An aid for nonprofits
Jan 22, 2013 | 434 views | 0 0 comments | 4 4 recommendations | email to a friend | print
At a time when nonprofit organizations face unparalleled challenges in securing operational funding, more and more are discovering the wisdom in working together and not apart.

This is not the first time we have broached the subject. The most recent came in December when a handful of nonprofit groups — among them The Salvation Army Cleveland Corps., The Refuge, Habitat for Humanity of Cleveland and United Way of Bradley County — pinpointed Christmastime projects as evidence of a growing cooperative spirit by organizations whose primary shared cause is people and the community in which they live.

Another example came in late 2012 when United Way unveiled a timely nonprofit tool thanks to a partnership with CapitalMark Bank & Trust. It is called the Nonprofit Resource Library and it consists of a small computer center at the United Way office. Here, organizations are invited to research nonprofit grants that could be available to local operations and their diverse programming.

The library was introduced during an open house for nonprofit organizations hosted at United Way’s downtown office. The event not only provided an invaluable opportunity for networking, it served as a quick training ground for groups wishing to become more familiar with the library’s potential.

Since the unveiling, more and more nonprofit groups are making full use of the database. Training sessions are available through United Way in cooperation with the Community Action Network.

Matt Ryerson, United Way president and CEO, said it best when he defined the Nonprofit Resource Library’s purpose and how it can bring together community activists.

“It is another way we want to partner with others to provide the best service to those in need,” Ryerson said.

Worded another way, it is United Way’s outreach to fellow nonprofit entities whose work is unique, yet sometimes straddles common ground with other operations.

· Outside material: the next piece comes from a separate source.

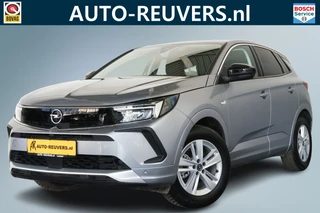 Opel Grandland – thumbnail 1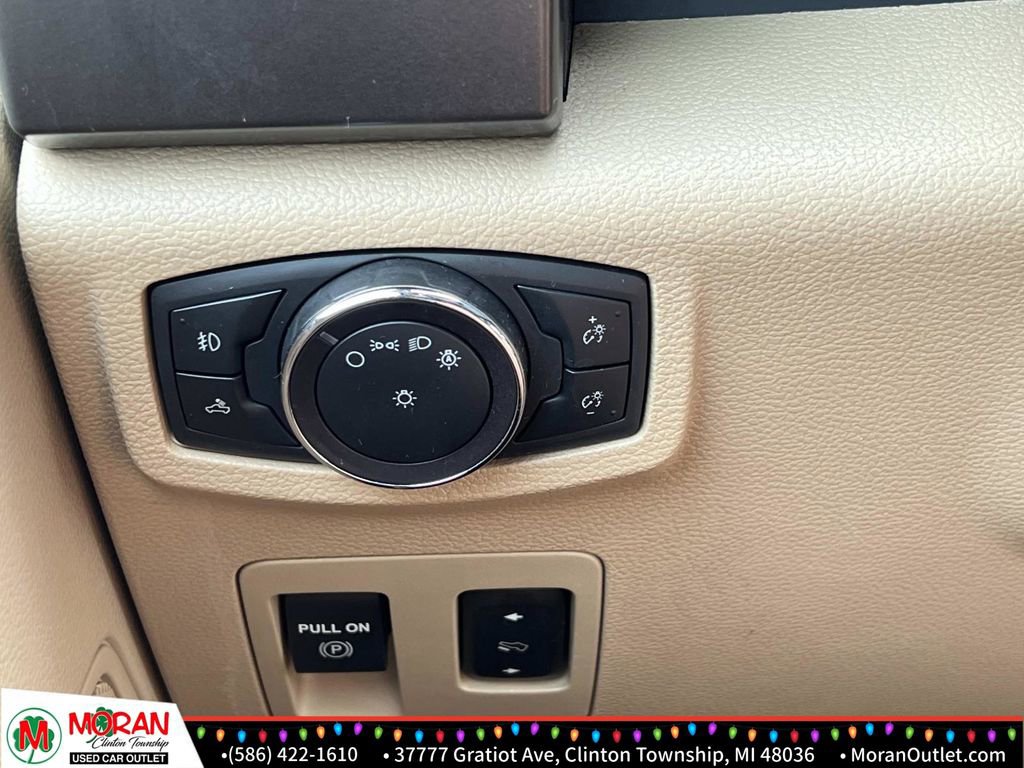 Used 2019 Ford F150 XLT w/ Equipment Group 302A Luxury image 28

It is fitting that Ryerson pointed to the significance of CapitalMark and the bank’s decision to provide financial backing for the library. The institution’s Cleveland president, Keith Barrett, who has supported United Way for years, said the nonprofit library is the business’ way of helping organizations whose programming is family-friendly and community-oriented.

Nonprofit entities whose purpose is clear, but whose funding sources are not, are acquainted with the trials of fundraising. It can be a daunting task, one that consumes time and energy at the expense of an organization’s vision and mission.

This is the importance of the Nonprofit Resource Library, a central location where any eligible group can research available grants without stumbling over one another in campaigns targeting the same collection of potential donors.

Just a few attending United Way’s initial training were the Coordinated School Health Department of Bradley County Schools, Bradley Initiative for Church and Community, Behavioral Research Institute, Chamber of Commerce, Family Resource Agency, People for Care and Learning, and the Boys & Girls Clubs of Cleveland. Others will follow at the next training session Feb. 5.

The average Cleveland and Bradley County resident probably will never have a personal or direct use for the new Resource Library. But all area nonprofits stand to benefit thanks to the vision of United Way, CapitalMark and CAN.

Additional information may be obtained by contacting Emily McComb at 479-2020.

A resource this valuable is a resource best used by those who understand the fabric of a community and the needs of its people.